:: Texte extrait ::
Le 30 mars 2011, la grande salle de la rue de Varenne affichait complet pour la soirée « Solos, qui es-tu ? Un regard sur les Solos 35-50 ans ». Dans un premier temps, des solos ont restitué les résultats de l’enquête qu’ils ont menée durant l’hiver auprès d’une quinzaine de solos (célibataires sans enfants) du MCC. Dans un second temps, Ludovic Salvo, responsable national du MCC, et le père Quris, secrétaire général adjoint de la Conférence des évêques de France ont réagi à ce qui a été présenté. A suivi un débat avec la salle…
Si la plupart des participants a déclaré s’être reconnue dans ce portrait sociologique des solos, (leur place dans le travail, dans la société, l’Eglise, le MCC, auprès de leur famille et de leurs amis), plusieurs personnes ont exprimé qu’elles se sentaient, au contraire, en décalage avec ce portrait. Ludovic Salvo et le Père Quris ont eux aussi alimenté la réflexion, marquant parfois leur étonnement.
La richesse et la diversité des points de vue ont suscité le désir de cette « lettre ouverte à propos des solos », qui s’adresse à la fois aux solos, et à tous les autres. Cette lettre reprend les termes du débat qui a eu lieu le 30 mars, tout en les confrontant à l’expérience vécue des solos.
Une population «impensée» dans l’Eglise
Parmi les voix qui ont exprimé qu’elles ne se reconnaissaient pas dans ce portrait dressé des solos par eux-mêmes, l’une provenait d’une solo, assumant et vivant bien sa situation. Une autre provenait d’une mère élevant seule ses enfants. D’autres voix se sont également exprimées, témoignant peut-être d’autres situations.
:::
## Consigne
Extrayez du texte sur la soirée consacrée aux solos le passage allant de « La richesse et » jusqu'à « vécue des solos. », en le recopiant sans aucune modification.
:: Matériel fourni ::
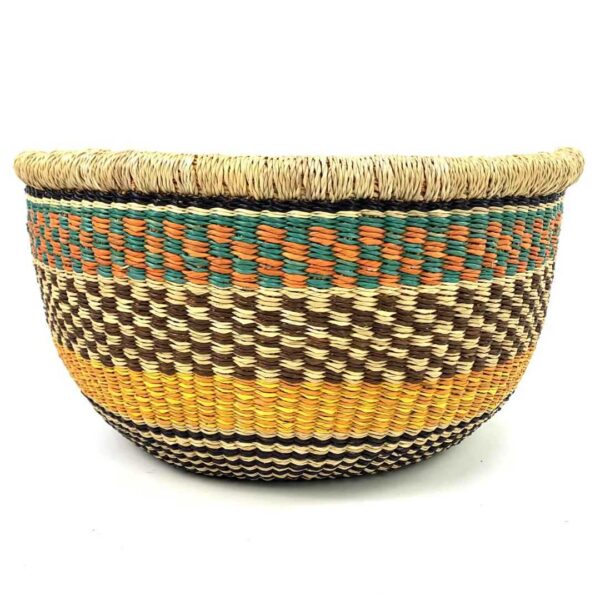 uba-basket-279-sahel-black-mustard-round-storage-african-bashiri-3 Front view of the round Bolga storage basket with a black and natural check, a mustard band and a teal and orange rim band, with no handles on a white background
:::
## Votre réponse
La richesse et la diversité des points de vue ont suscité le désir de cette « lettre ouverte à propos des solos », qui s’adresse à la fois aux solos, et à tous les autres. Cette lettre reprend les termes du débat qui a eu lieu le 30 mars, tout en les confrontant à l’expérience vécue des solos.